• Excerpted passage:
▼

Re:Market isn't closed... (Score:5, Insightful)
(Last Journal: Friday March 26 2004, @02:46PM)
Just because one does not exist does not mean that one will not exist.
Apple was once the established market leader for PC's. Not today. Sony Playstations once dominated the console market... yet there was Microsoft with the audacity to build and market something called the "X Box".
I'm not saying that any old app suite will simply come in and stomp an established market leader, but I am saying that I wouldn't be so sure that what dominates today will dominate tomorrow. Even MS Word had to overcome Word Perfect's market penetration, and WP was pretty damned powerful for what it did back in the day.
Re:Market isn't closed... (Score:5, Insightful)
(http://www.sanityonline.com/)
Re:Market isn't closed... (Score:4, Insightful)
Remember the Saturn... no? Exactly.
Re:Market isn't closed... (Score:5, Insightful)
(http://tsfraser.googlepages.com/index.html)

▲

• Given entries:
▼

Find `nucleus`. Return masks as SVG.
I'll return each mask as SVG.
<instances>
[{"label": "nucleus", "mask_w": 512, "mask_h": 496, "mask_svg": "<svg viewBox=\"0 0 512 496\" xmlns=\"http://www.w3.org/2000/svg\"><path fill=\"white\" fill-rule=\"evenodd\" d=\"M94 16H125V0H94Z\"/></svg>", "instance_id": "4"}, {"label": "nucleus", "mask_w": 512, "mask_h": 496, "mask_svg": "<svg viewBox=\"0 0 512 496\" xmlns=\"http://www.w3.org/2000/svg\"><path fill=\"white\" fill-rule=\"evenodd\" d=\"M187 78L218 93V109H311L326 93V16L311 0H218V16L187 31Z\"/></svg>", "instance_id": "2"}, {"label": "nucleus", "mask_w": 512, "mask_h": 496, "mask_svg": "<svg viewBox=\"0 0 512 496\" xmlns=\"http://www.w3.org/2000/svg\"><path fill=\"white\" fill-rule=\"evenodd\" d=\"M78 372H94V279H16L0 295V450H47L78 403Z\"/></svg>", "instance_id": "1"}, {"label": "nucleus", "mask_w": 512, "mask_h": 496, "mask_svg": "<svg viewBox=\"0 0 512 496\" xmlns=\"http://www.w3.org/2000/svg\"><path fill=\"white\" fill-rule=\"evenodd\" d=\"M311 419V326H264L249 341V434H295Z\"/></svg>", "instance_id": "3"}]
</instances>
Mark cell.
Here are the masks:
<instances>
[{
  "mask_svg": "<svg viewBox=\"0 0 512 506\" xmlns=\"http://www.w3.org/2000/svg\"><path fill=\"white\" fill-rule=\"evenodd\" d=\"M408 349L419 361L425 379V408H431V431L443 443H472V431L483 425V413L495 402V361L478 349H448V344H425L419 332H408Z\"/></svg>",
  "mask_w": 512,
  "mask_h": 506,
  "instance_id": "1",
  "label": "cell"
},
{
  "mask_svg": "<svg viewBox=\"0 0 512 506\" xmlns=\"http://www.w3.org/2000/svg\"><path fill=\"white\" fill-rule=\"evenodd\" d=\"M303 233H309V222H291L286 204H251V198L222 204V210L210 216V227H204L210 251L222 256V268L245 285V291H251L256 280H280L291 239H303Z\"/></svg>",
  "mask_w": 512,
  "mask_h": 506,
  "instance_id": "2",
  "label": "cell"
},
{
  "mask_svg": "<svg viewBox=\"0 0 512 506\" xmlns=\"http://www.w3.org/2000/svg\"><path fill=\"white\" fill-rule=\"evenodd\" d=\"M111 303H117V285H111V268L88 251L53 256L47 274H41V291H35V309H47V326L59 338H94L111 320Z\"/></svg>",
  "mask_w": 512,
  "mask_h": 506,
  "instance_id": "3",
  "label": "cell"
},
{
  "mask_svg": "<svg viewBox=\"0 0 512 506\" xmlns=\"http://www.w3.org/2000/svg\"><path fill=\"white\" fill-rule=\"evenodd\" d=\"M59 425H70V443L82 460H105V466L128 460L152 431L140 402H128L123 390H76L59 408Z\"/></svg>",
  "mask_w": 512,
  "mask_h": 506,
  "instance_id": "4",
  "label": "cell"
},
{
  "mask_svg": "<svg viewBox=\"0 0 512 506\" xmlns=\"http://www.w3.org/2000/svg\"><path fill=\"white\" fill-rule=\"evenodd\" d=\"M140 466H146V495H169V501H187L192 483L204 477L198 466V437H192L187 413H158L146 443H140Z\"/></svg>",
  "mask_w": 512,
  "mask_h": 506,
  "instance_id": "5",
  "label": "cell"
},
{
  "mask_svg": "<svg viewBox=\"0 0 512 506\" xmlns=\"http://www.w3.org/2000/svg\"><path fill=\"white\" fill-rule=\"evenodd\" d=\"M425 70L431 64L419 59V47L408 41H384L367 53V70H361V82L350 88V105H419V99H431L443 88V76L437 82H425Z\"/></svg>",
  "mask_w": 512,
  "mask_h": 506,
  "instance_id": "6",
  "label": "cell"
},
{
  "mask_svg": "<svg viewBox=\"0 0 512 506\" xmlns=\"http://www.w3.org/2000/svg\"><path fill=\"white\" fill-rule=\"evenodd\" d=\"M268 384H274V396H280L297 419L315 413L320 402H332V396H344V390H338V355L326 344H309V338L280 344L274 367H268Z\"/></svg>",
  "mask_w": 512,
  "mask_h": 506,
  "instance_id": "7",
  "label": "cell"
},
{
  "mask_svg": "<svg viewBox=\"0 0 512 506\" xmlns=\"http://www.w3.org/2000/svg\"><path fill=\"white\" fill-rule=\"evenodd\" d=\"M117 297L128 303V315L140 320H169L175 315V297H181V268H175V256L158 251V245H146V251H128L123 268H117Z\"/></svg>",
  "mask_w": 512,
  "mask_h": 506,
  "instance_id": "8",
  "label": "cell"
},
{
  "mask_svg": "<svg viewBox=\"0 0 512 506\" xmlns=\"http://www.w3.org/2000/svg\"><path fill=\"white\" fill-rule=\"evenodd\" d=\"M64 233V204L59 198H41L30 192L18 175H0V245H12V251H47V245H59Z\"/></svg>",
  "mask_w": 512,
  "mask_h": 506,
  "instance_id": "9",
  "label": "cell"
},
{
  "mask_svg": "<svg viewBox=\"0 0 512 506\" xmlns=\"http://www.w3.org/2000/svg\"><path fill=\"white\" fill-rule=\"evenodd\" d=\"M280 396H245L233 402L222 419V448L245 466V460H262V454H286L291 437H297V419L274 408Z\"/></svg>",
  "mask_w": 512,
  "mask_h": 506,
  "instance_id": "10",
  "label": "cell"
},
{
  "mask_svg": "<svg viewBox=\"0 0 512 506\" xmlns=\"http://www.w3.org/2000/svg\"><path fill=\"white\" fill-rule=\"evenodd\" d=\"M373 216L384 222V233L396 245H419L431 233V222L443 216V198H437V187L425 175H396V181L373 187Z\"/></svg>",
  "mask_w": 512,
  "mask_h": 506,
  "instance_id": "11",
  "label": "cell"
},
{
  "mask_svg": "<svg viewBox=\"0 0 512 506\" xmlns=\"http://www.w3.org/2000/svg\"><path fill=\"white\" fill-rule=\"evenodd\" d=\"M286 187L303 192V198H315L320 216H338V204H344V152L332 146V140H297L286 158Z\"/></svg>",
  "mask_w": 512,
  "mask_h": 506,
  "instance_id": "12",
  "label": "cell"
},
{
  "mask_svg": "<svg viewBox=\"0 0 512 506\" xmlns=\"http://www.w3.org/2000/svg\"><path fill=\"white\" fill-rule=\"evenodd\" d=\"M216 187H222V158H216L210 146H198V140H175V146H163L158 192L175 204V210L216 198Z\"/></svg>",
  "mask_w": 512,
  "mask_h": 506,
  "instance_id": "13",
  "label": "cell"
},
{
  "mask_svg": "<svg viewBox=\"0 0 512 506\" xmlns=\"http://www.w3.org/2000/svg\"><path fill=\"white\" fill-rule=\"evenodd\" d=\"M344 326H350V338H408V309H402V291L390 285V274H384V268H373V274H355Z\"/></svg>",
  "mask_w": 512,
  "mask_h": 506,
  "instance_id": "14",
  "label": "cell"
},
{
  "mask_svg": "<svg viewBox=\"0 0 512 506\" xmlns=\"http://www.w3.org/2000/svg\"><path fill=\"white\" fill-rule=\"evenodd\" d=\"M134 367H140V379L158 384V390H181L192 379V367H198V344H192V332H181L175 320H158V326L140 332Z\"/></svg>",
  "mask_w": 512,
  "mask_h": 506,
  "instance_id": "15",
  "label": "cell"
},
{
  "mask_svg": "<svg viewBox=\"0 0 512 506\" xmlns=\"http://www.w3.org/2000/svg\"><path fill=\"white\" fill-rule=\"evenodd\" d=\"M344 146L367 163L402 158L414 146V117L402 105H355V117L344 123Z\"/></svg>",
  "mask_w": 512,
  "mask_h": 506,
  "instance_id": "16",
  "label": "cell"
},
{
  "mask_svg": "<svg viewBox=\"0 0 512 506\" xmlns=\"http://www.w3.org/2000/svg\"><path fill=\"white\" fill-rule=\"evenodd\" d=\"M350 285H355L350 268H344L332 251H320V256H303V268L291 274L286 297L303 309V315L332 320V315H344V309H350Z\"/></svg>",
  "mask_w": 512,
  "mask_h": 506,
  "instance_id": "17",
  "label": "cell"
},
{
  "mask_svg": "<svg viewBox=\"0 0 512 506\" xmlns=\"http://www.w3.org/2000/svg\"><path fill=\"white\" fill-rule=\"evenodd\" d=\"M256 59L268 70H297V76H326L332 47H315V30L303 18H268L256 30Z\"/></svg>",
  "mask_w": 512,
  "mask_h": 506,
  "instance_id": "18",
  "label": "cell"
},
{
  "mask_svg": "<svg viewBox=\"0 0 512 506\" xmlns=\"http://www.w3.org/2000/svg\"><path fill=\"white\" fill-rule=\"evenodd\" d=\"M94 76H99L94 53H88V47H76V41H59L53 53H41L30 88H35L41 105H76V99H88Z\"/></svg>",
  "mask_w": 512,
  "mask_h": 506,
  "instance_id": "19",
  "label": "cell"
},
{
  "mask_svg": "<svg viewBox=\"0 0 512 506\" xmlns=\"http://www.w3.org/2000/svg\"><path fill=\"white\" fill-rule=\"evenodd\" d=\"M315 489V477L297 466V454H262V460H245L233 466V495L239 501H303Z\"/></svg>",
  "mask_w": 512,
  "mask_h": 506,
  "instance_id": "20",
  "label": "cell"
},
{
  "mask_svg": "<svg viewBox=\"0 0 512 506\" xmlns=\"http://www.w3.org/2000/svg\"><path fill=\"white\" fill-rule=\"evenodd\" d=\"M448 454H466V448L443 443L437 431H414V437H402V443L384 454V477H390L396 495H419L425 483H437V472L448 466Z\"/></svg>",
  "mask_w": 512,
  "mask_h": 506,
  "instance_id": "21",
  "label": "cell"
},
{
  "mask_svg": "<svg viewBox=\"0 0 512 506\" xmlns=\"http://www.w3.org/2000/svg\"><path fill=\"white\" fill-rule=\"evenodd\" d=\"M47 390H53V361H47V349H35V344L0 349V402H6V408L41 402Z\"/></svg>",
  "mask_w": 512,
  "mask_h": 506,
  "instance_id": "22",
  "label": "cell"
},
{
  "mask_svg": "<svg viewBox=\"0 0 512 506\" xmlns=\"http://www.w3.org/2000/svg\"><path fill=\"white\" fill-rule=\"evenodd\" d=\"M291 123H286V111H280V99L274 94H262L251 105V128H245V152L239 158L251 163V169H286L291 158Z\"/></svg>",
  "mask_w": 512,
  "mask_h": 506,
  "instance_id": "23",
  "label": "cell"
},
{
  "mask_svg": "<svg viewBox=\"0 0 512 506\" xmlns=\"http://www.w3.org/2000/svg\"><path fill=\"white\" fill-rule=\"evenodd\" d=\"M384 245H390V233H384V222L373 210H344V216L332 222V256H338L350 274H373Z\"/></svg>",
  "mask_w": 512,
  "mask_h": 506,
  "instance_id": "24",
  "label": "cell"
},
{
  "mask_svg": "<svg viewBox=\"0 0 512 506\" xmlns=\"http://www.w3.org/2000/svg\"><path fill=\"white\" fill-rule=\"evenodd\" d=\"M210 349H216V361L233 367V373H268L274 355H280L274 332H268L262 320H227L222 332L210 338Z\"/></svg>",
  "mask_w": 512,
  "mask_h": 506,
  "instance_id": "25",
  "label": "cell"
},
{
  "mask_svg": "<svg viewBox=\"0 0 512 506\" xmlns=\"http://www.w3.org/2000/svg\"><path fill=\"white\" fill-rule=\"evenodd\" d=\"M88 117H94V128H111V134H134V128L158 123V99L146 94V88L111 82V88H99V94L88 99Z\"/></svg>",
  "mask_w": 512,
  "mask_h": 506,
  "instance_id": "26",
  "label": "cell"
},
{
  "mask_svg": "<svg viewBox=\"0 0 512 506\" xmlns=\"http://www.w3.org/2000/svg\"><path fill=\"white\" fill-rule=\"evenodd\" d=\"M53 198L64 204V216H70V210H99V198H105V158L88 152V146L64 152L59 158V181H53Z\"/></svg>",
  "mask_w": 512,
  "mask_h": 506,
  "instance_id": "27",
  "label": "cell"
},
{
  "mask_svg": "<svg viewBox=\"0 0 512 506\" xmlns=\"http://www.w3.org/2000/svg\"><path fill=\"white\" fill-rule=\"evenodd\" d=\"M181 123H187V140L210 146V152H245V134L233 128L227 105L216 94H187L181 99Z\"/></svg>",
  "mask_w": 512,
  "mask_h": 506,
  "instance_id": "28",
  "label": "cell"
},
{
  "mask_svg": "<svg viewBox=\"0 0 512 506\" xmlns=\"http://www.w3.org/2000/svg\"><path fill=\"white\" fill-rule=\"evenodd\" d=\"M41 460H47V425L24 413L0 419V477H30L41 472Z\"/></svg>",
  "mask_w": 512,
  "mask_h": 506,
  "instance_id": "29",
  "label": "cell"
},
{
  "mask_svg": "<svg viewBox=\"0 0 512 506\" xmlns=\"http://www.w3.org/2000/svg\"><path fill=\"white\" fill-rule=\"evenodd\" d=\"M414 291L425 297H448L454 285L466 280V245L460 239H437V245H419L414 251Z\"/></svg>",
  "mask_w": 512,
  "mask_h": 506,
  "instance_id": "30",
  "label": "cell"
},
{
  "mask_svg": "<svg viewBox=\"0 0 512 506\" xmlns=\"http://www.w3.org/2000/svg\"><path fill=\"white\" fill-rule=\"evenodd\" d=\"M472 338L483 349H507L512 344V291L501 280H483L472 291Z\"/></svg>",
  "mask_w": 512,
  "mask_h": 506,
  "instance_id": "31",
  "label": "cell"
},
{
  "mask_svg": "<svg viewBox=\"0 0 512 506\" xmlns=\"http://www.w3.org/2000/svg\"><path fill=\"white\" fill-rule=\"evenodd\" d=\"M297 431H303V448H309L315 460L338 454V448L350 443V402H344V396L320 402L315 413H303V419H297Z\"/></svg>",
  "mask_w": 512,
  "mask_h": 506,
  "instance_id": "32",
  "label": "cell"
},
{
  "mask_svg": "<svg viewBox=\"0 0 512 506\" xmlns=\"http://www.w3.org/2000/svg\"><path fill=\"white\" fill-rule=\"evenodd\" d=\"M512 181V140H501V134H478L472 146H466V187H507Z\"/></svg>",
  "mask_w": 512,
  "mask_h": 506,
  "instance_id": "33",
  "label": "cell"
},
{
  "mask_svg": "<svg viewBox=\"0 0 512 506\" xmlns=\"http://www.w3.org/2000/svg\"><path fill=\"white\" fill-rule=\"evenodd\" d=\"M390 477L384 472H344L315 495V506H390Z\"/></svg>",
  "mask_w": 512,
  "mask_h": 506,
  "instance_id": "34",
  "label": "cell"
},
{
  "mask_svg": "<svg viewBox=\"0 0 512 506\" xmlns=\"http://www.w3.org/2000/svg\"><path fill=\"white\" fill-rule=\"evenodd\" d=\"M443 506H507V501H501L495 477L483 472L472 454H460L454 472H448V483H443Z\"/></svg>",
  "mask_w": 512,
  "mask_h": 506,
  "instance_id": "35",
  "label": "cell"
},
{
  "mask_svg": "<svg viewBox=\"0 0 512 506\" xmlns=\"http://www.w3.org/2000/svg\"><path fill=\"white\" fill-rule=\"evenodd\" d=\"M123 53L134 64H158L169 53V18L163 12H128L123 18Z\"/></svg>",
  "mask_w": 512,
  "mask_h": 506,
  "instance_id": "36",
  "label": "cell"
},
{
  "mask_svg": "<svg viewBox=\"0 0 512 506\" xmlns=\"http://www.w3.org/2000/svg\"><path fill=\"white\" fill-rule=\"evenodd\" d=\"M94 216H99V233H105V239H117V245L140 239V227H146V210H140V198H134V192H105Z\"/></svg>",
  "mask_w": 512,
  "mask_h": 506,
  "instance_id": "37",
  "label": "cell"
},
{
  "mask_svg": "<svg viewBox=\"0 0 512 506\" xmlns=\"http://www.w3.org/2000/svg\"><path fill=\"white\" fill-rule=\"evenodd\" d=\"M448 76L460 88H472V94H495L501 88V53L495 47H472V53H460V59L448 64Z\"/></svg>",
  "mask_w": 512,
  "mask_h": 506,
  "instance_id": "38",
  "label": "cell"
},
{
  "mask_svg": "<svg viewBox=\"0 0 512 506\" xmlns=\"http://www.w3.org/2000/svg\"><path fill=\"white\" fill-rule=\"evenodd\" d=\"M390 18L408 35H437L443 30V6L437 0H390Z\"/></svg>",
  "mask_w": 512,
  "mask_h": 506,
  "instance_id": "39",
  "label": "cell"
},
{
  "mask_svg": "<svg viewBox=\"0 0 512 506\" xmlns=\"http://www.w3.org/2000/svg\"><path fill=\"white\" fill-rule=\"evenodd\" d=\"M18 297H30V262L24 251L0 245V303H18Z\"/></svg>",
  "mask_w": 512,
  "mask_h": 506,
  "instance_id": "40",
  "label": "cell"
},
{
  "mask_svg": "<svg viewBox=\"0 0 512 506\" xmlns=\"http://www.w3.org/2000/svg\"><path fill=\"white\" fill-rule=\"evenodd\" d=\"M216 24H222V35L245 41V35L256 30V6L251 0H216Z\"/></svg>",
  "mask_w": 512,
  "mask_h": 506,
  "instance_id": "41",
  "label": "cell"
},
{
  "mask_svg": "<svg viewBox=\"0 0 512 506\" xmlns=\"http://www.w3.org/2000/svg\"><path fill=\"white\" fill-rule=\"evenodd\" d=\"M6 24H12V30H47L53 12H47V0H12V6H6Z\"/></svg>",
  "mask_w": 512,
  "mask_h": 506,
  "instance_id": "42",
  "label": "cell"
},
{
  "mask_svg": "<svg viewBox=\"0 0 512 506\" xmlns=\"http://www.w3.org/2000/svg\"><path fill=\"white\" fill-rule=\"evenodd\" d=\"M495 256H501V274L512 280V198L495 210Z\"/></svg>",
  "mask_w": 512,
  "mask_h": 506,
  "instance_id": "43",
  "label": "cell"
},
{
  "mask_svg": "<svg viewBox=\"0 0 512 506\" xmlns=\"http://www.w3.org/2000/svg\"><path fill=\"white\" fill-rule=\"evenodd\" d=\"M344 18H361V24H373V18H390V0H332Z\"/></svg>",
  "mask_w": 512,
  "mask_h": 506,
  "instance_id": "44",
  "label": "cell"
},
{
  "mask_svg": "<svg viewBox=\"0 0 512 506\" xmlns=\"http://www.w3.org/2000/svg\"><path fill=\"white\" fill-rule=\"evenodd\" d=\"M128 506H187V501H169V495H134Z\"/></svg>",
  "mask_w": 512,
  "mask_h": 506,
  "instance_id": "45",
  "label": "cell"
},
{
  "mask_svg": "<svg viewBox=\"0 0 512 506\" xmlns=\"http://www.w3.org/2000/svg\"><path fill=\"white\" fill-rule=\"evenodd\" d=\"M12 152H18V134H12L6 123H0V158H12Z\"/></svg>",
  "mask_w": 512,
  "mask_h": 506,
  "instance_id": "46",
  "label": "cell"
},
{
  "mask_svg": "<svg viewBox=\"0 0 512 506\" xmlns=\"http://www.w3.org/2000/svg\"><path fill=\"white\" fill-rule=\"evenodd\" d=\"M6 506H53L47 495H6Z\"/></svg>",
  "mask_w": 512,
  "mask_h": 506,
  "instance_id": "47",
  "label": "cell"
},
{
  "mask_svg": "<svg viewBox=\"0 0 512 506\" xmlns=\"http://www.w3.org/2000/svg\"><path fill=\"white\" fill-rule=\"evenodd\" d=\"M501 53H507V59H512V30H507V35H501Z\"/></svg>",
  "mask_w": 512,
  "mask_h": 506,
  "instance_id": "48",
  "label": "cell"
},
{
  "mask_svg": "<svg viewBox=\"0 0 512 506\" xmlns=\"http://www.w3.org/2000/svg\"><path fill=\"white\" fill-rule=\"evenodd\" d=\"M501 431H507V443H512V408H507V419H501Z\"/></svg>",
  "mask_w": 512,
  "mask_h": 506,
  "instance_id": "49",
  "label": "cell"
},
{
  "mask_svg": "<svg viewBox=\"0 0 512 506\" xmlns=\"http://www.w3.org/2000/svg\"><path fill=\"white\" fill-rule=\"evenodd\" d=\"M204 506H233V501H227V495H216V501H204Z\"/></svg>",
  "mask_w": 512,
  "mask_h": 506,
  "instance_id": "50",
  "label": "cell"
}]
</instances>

▲

• Work instruction 1:
Answer these questions using the comment thread.
(a) Which company was once the established market leader for PCs?
(b) What did Microsoft build and market in the console market?
(c) Whose market penetration did MS Word have to overcome?
• Work instruction 2: Return the portion of the comment thread from "I'm not saying" up to and including "in the day.", copied word for word.
• Work instruction 3: Supply the next part of the comment thread, picking up after its final line.
The records come from a separate source.

• Expected answer 1:
(a) Apple
(b) Something called the "X Box"
(c) Word Perfect's

• Expected answer 2:
I'm not saying that any old app suite will simply come in and stomp an established market leader, but I am saying that I wouldn't be so sure that what dominates today will dominate tomorrow. Even MS Word had to overcome Word Perfect's market penetration, and WP was pretty damned powerful for what it did back in the day.

• Expected answer 3:
Sony Playstation while dominate still wasn't invincible high Nentendo had a strong competitive advantage and even Sega was enough to be a threat, when the XBox came out it didn't beat sony until the 360 where Sony just royally screwed up.
For replacing Office there is a major hurdle. First Microsoft Office became the dominate Office Suite and has been invested in my most companies... if a Company is going to use an other office suite it will need to be 100% compatible. Not this 99% compatability where 3 times a year you get a document which blowes up in your face and you need to put tail between your legs and beg your supplier or worse your customer to save it in a different format. For the 3 times a year that could cost the company far more then the cost of Office Professional.
That being said Adobe has the best chance of doing this only because they are large enough to push this, have enough IP agreements with Microsoft to get a good compatibility of Office files. And mostly postive feeling from the public. Most people are indifferent or like Adobe not to many people (with the exception of Open Source Zealots) really dislike Adobe. But still it will be an uphill battle with no margin of error.
Re:Market isn't closed... (Score:5, Insightful)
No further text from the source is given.